Big Data Success Requires Metadata and a High EQ

metadataWe’re not quite in the trough of disillusionment yet when it comes to big data, but certainly there are numerous stumbling blocks. As with almost all new technologies, after the initial period of infatuation, many have found they are still far from realizing their visions. In fact, quite a few have realized that they never actually had a vision—their big data implementation has not been driven by an end purpose but by the desire to play with cool new toys.

Organizations which have achieved new breakthroughs using big data—whether it is accelerating insights in clinical research by ten-fold or delivering personalized engagement to millions of customers—have a few common qualities, the least of which is technical mastery of the raw horsepower involved. And while having insightful data scientists on staff is a key to success, it does not guarantee it.

To achieve an end vision utilizing data, big, small or otherwise, organizations must agree on its meaning and purpose. And that requires two additional elements—metadata and EQ (emotional intelligence quotient). While the first is a logical yet often neglected topic in big data conversations, the latter is hardly ever considered.
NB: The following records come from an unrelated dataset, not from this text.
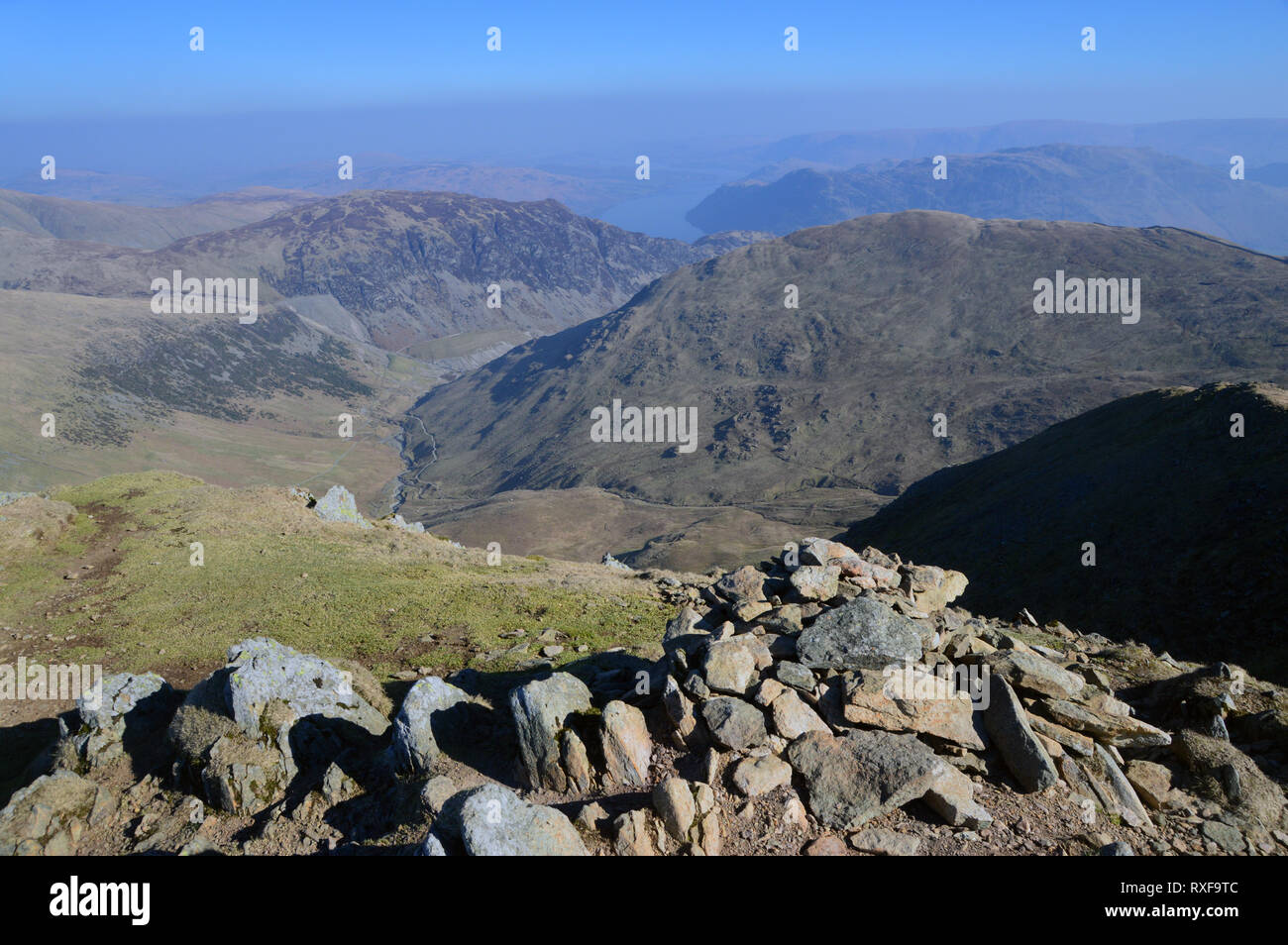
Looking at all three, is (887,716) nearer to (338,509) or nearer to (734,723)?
(734,723)

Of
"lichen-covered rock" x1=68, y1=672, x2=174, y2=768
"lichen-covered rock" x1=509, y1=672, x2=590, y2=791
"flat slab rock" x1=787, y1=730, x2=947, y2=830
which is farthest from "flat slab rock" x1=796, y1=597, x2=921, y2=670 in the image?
"lichen-covered rock" x1=68, y1=672, x2=174, y2=768

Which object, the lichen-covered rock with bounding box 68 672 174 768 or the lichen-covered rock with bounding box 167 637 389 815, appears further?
the lichen-covered rock with bounding box 68 672 174 768

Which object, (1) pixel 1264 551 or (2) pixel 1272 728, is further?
(1) pixel 1264 551

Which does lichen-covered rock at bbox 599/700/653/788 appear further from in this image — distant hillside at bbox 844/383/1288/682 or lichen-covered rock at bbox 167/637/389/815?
distant hillside at bbox 844/383/1288/682

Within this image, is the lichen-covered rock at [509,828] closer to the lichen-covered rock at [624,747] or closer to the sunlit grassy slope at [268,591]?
the lichen-covered rock at [624,747]

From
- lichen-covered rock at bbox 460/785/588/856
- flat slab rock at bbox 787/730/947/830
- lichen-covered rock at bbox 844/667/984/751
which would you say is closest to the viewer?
lichen-covered rock at bbox 460/785/588/856
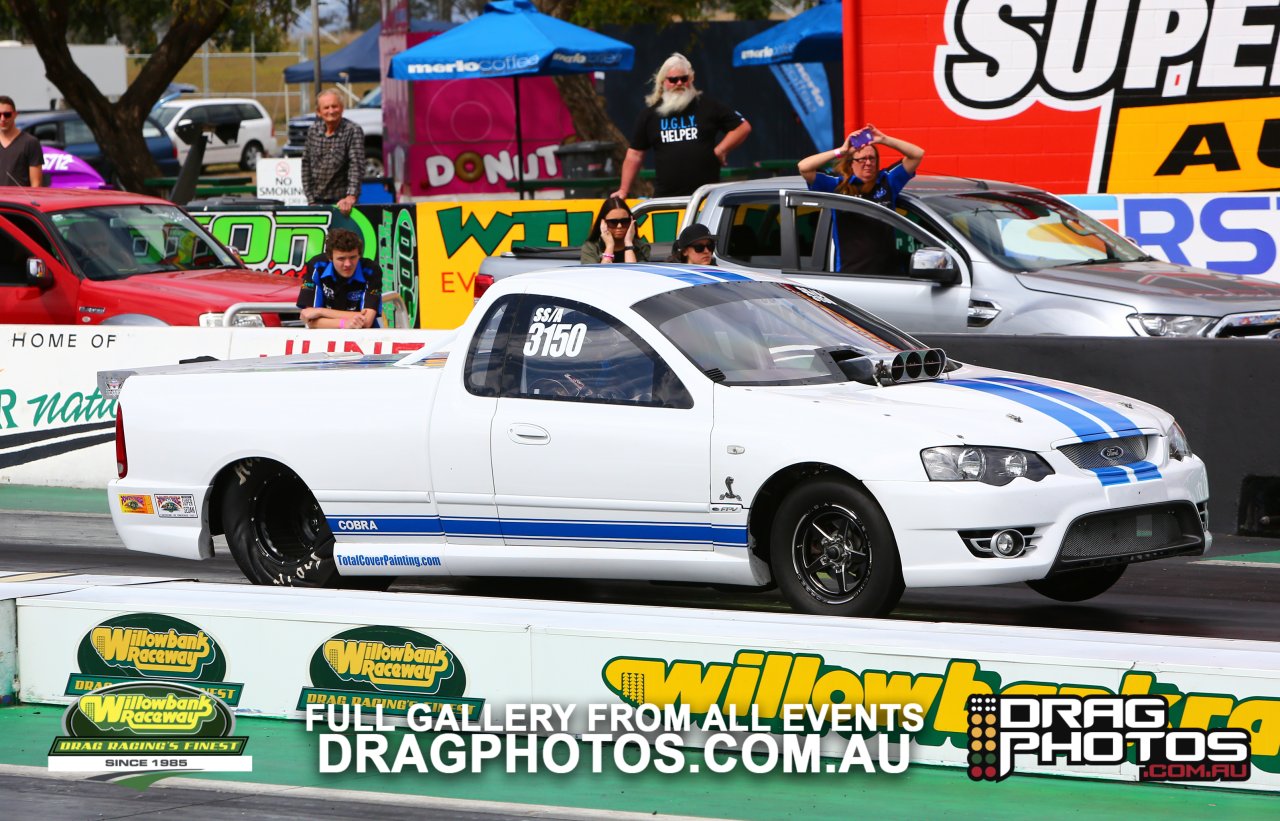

Why metadata and EQ? Because with any important data project, different people and functions across the organization have to first agree on definitions and semantics. And in the big data world, that requires a new, dynamic approach to metadata, as well as a highly refined communication, negotiation and even conflict resolution skills.

Metadata of course encapsulates the structure and meaning of data. But given the level of complexity and variety now tackled by big data, the old approaches to metadata (remember the old enterprise metadata repository?) break down. If humans have to sit down and manually figure out and define all the metadata, it’s a losing proposition. Metadata has to be managed in a highly dynamic manner, where the data platform is constantly sensing the changes in data structures and relationships, and leveraging machine learning to help infer patterns and semantics. And while this is an area where many teams can mature their practices significantly, metadata is always near and dear to the hearts of data geeks.

But no matter how advanced the metadata technologies are, they alone cannot define the meaning of the data. At the outset of a data project, people will inevitably disagree on how to define the data—not due to politics, per se, but based on legitimate business reasons. Should the order value be based on a fixed or floating currency exchange rate? Is a customer still a customer if they’ve been inactive for 17 months? Is an “account” a ship-to site, a logo or a corporate DUNS number? And if the basic definition and meaning of the data cannot be agreed upon, it’s nearly impossible then to achieve alignment on the more important question, namely what is the purpose of the data?

It takes a lot of EQ to navigate these differences and create a common framework that binds rather than divides. Yet how many interview guides for data scientists probe their emotional and social savvy? To have big data projects with big impact, yes, teams should make sure they have advanced data platform, but more importantly, they should ensure they have the people skills necessary to motivate the common purpose.